Petikan Teks =

------------

Masduki menambahkan bahwa pameran ini ingin menunjukkan karya-karya jurnalisme di masa lalu yang dekat dengan sejarah politik besar. “Jurnalisme yang baik itu pasti dikenang terus,” ujar Masduki.
Anang menambahkan bahwa ide ini lahir karena belum adanya museum pers di Yogyakarta. “Tujuan dasarnya ini kan sebenarnya berawal dari pertanyaan mengapa di Jogja itu tidak ada museum pers? Basic-nya itu. Itulah kenapa dari kami menginisiasi supaya ada (museum pers),” ucap Anang.
Anang juga menjelaskan bahwa dalam penelusuran dokumen pameran ini, ia diberi rekomendasi untuk menggaet media Kedaulatan Rakyat (KR) oleh Masduki dan bekerja sama dengan Dinas Perpustakaan dan Arsip Daerah DIY.
Anang menyebut ide museum ini diselenggarakan dengan konsep yang berbeda dibandingkan museum lainnya di Yogyakarta. Ia menginginkan konsep yang dinamis, yakni dari konsep pemerannya dapat menyesuaikan kondisi dan bentuknya dapat berupa apa saja sehingga dapat dilaksanakan di tempat dan waktu kapanpun.

------------

Informasi yang Ditampilkan =
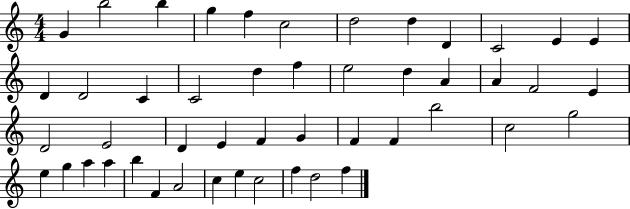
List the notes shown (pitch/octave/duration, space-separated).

G4/q B5/h B5/q G5/q F5/q C5/h D5/h D5/q D4/q C4/h E4/q E4/q D4/q D4/h C4/q C4/h D5/q F5/q E5/h D5/q A4/q A4/q F4/h E4/q D4/h E4/h D4/q E4/q F4/q G4/q F4/q F4/q B5/h C5/h G5/h E5/q G5/q A5/q A5/q B5/q F4/q A4/h C5/q E5/q C5/h F5/q D5/h F5/q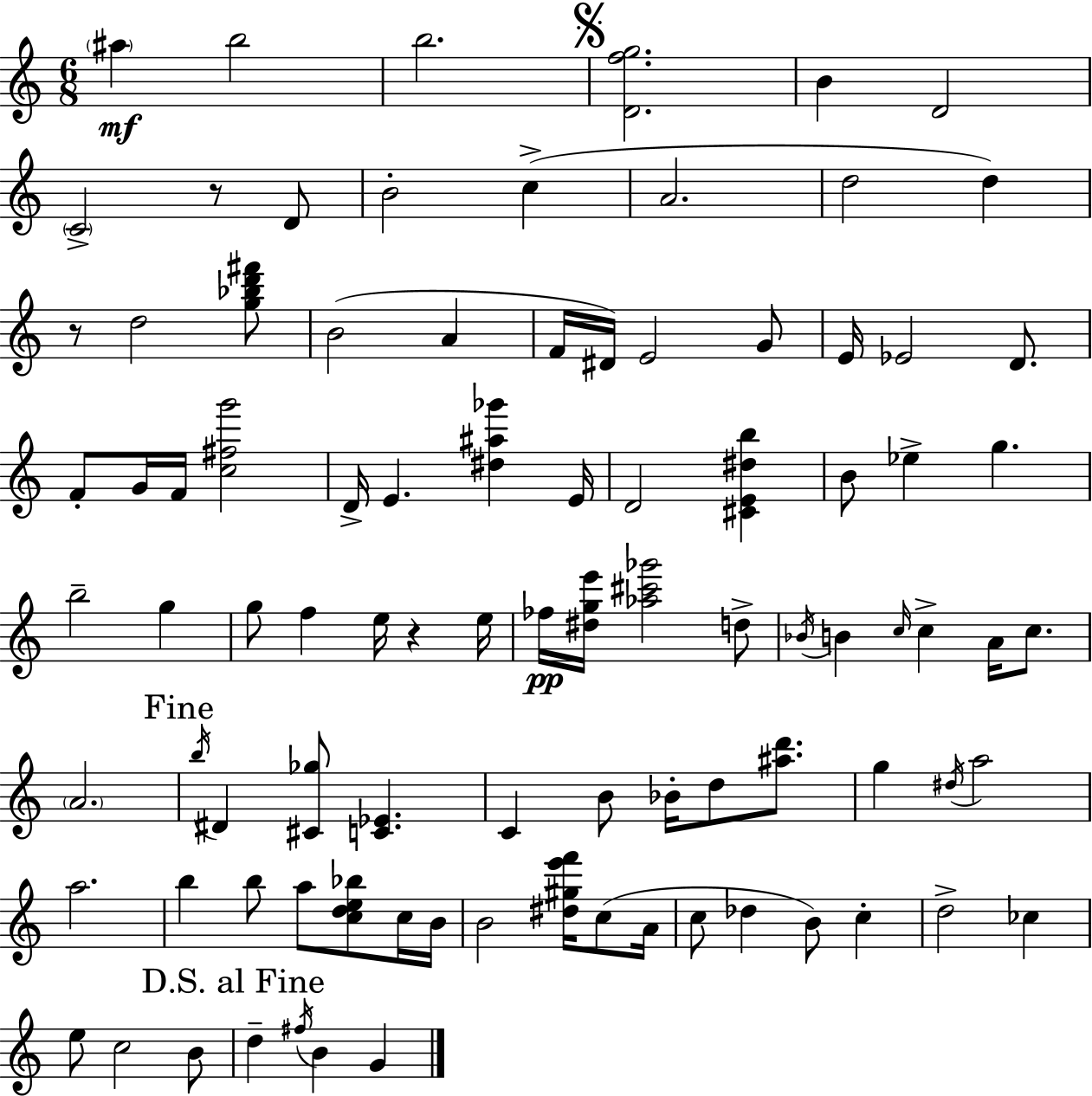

------------

Tugas Tertulis 1 =
Tentukan apakah setiap pernyataan berikut sesuai dengan petikan tentang museum pers di Yogyakarta. Jawab ya atau tidak, lalu kutip kata-kata penentunya dari petikan itu. (a) Menurut Anang, ide ini muncul karena Yogyakarta belum memiliki museum pers. (b) Anang menginginkan konsep yang sama dengan museum lain di Yogyakarta. (c) Masduki merekomendasikan agar Anang menggaet media Kedaulatan Rakyat.
Tugas Tertulis 2 =
Lanjutkan petikan tentang gagasan museum pers di Yogyakarta, dimulai setelah kalimat terakhirnya.

Jawaban 1 =
(a) Ya: "ide ini lahir karena belum adanya museum pers di Yogyakarta".
(b) Tidak: "diselenggarakan dengan konsep yang berbeda dibandingkan museum lainnya di Yogyakarta".
(c) Ya: "ia diberi rekomendasi untuk menggaet media Kedaulatan Rakyat (KR) oleh Masduki".

Jawaban 2 =
“Kami ga mau memproduksi museum-museum seperti yang kalian kenal di Jogja yang statis, mau datang sekarang, mau 10 tahun lagi, sama. Kami tidak mau, sehingga kami merasa penting untuk memproduksi satu museum tapi dinamis–yang bergerak,” ungkap Anang.
Menurut Dito (20), salah satu pengunjung, pameran ini unik karena diselenggarakan di ruangan yang melengkung. Ia menambahkan pameran ini dieksekusi dengan bagus, terutama dari segi layout-nya yang ditata dan dikelola dengan baik.
“Pun eksekusinya juga bagus, jadi pertama kali masuk itu memang sudah langsung disuguhi oleh pamerannya. Pamerannya ditata dan dikelola dengan baik dari layout-nya dan seterusnya,” pungkas Dito.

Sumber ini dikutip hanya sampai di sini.